I thought, when I first saw her, that it was a joke. Her hair, that is–the dress is bad, ill-fitting, and seems to have a garbage bag peeking out where the slit should be. But her hair, oh her hair. Did she put her finger in an electrical socket? Stick her head out the window on her drive to the red carpet? Did she get styled in Texas? It is such a mystery to me. Her hair is gorgeous–thick and reddish-brown and there are one million ways that it could have looked fantastic. But this was not one of them.
If she has a stylist, that person should be severely flogged. Her hairdresser should leave the country as soon as possible. And she, well, she can be forgiven this one mistake because one of the things that is best about Melissa McCarthy is that she is an actress and not a fashion plate, and she doesn’t try to conflate the two. I like that about her. But if she ever shows up in public with that hair again, I will weep and gnash my teeth and assume the end of the world is very near.
From the worst to one of the best:
After her truly sad dress at the Golden Globes, I had high hopes that Chastain would redeem herself this time around. When I first caught a glimpse of the back of the dress while Ryan Seacrest chattered away in the corner of the TV, I was wary. Redheads do not usually do terribly well in copper. Gold and silver, yes. Many bright colors, yes. But copper and bronze tones can tend to wash a ginger out, and that would have been a shame.
But.
On second and third and fourth reviews, I only grew to love the dress more and more. Her hair and makeup were just right (if very “Old Hollywood glamour,” which seemed to be the theme for the night)–Kelly Osborne pointed out that if she hadn’t done the red lipstick, the whole look might have been way off, and I tend to agree. By the end of the night I loved everything about her look, and I really liked that because the beading and color of the dress were so unique, the rest of it was simple. All in all, a major winner. She made me proud of my race.
You’ll have to indulge me for a second, because this isn’t exactly red carpet stuff. BUT. This dress was by leaps and bounds my favorite of the night. I love it so much I want to marry it, or get married in it, or marry it WHILE I AM WEARING IT. I meta-loved it. Diane Kruger is a lovely actress, and a fashion plate to boot. She is also dating Pacey from Dawson’s Creek, whose real name is maybe Joshua Jackson?, but who I like to think is just a more dapper version of his character from my most beloved teenage TV show.

..........

(Exercise task 1):
Decide whether each statement agrees with the red-carpet review: (a) the writer believes copper tones usually suit redheads well; (b) Kelly Osborne said the look might have failed without the red lipstick; (c) Diane Kruger is called both an actress and a fashion plate. Answer yes or no for each, and quote the words from the review that settle it.
(Exercise task 2):
Resume the red-carpet review, starting after its last sentence.

(Rows of data with spatial questions):

..........

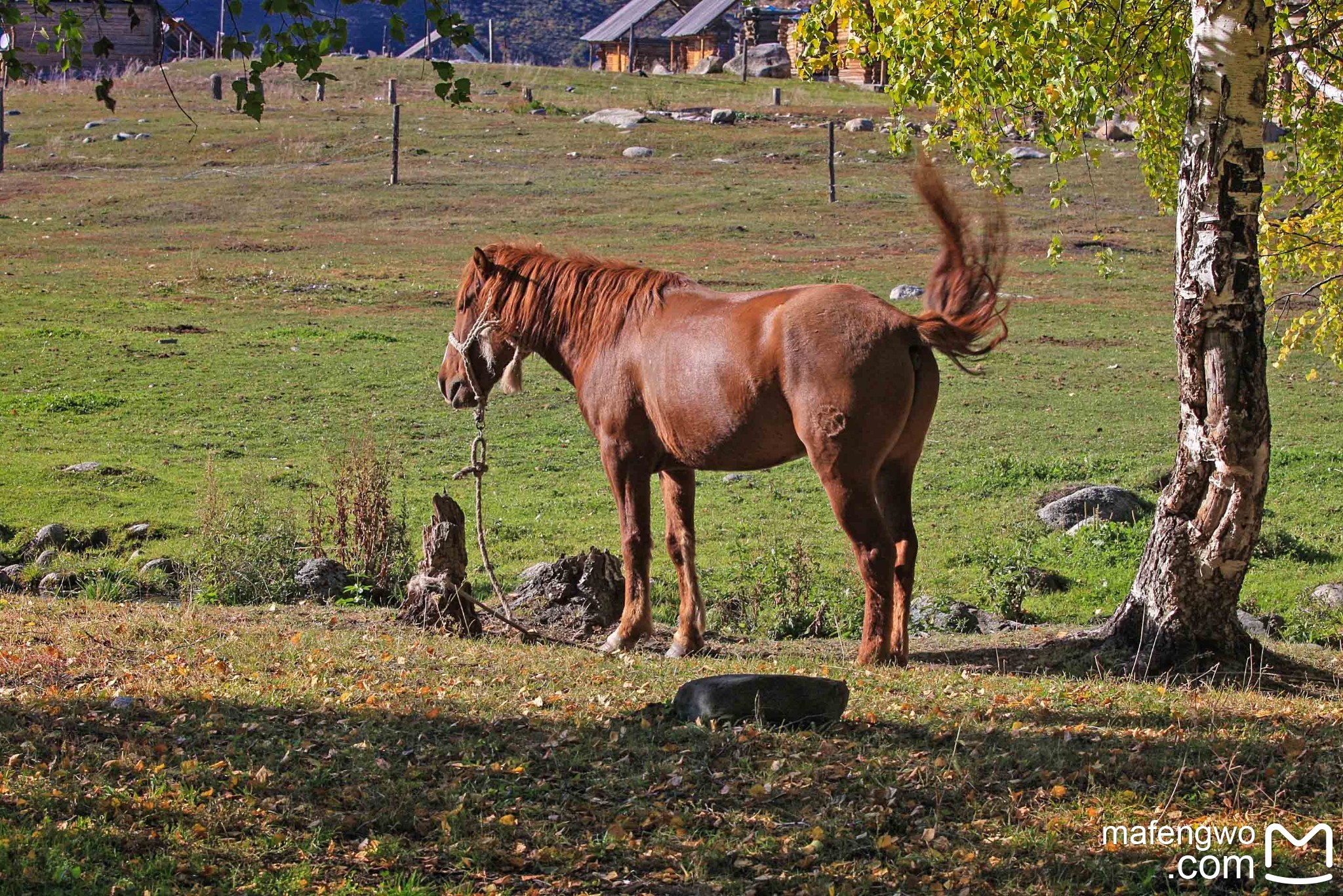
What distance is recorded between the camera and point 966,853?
4516 mm

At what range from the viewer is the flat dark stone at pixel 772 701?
569cm

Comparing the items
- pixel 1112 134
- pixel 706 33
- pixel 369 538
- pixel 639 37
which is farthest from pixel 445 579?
pixel 639 37

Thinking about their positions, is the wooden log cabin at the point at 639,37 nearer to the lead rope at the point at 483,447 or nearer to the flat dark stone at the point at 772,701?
the lead rope at the point at 483,447

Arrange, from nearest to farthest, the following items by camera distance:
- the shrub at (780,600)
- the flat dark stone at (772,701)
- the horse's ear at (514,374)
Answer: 1. the flat dark stone at (772,701)
2. the horse's ear at (514,374)
3. the shrub at (780,600)

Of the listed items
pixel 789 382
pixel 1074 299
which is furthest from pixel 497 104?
pixel 789 382

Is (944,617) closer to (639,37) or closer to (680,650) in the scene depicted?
(680,650)

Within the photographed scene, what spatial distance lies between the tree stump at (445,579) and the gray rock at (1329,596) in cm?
660

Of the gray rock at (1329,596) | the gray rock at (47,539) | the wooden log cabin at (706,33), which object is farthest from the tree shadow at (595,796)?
the wooden log cabin at (706,33)

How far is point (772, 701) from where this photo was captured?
5.68 metres

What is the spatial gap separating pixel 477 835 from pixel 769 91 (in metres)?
57.9

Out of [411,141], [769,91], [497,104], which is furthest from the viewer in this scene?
[769,91]

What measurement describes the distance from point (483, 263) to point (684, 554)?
2417 millimetres

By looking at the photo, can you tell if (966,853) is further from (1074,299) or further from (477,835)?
(1074,299)

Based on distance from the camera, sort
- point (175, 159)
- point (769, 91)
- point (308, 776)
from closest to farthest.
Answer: point (308, 776) → point (175, 159) → point (769, 91)
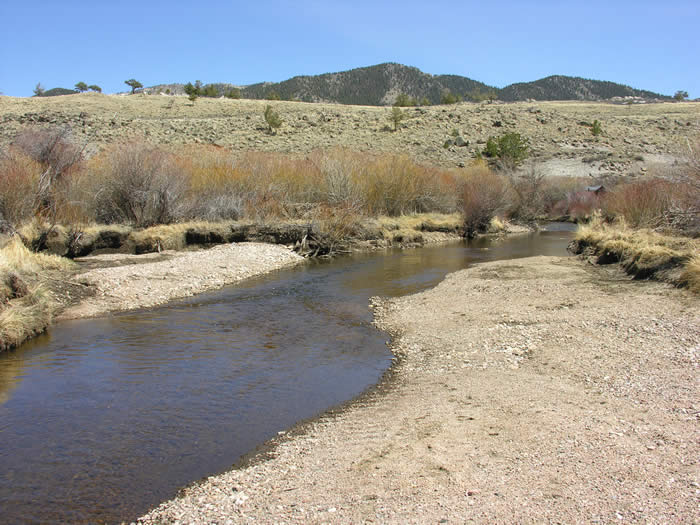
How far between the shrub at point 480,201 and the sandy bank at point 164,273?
48.4 feet

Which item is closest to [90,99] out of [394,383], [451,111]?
[451,111]

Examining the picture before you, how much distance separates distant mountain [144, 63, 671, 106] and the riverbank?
484ft

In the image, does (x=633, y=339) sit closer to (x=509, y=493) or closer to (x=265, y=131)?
(x=509, y=493)

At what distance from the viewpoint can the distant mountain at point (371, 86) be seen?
510 ft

..........

(Right answer 1):
(a) No: "Redheads do not usually do terribly well in copper."
(b) Yes: "Kelly Osborne pointed out that if she hadn’t done the red lipstick, the whole look might have been way off"
(c) Yes: "Diane Kruger is a lovely actress, and a fashion plate to boot."

(Right answer 2):
So, first things: She has the legs to pull this dress off, which not many people could. She could look a bit like the Flying Nun, too, but somehow that just makes it work even more! Has there ever been an Academy Awards where the Flying Nun was referenced? I don’t think so; not until this year. The shoes, the miniaudiere, the makeup, everything was perfect for a big Hollywood Oscar party. The hemline is so perfect for the dress, and the dolman/cape-y shoulders are just perfect. I wish I had been there just so I could have met her in the bathroom, told her I loved her dress, knocked her out with some ethylene like they used to do at the doctor’s, stolen her dress, and made Pacey run away with me. Is that weird? Don’t answer.
That’s a wrap for now, as I’m off to do some unimportant things like try to write and read and work and stuff. What were your favorites? What did I miss? And were there any that were just terrible? I’d love to hear about those, especially. Oh, and…
Honorable mentions: Jennifer Aniston’s red Valentino, with very Aniston beach-y hair; the front of Jennifer Garner’s dress and that necklace; Octavia Spencer’s beaded number; Quevenzhané Wallis with her poufed sleeves and puppy purse.
Meh mentions: Charlize Theron’s white peplum (again with the bridal!); Halle Berry’s Bond Girl getup (I still can’t make up my mind about it!); Nicole Kidman’s L’Wren Scott column dress (yawn).
Dishonorable mentions: Amanda Seyfried’s outer space sexy McQueen (the cleavage circle underneath the choker thing is weird to me); Reese Witherspoon’s gown (which was a gorgeous dress and color but needed to be pulled up at the top and let out an inch at the hips); the back of Jennifer Garner’s dress, Renee Zellweger looking like a hot mess.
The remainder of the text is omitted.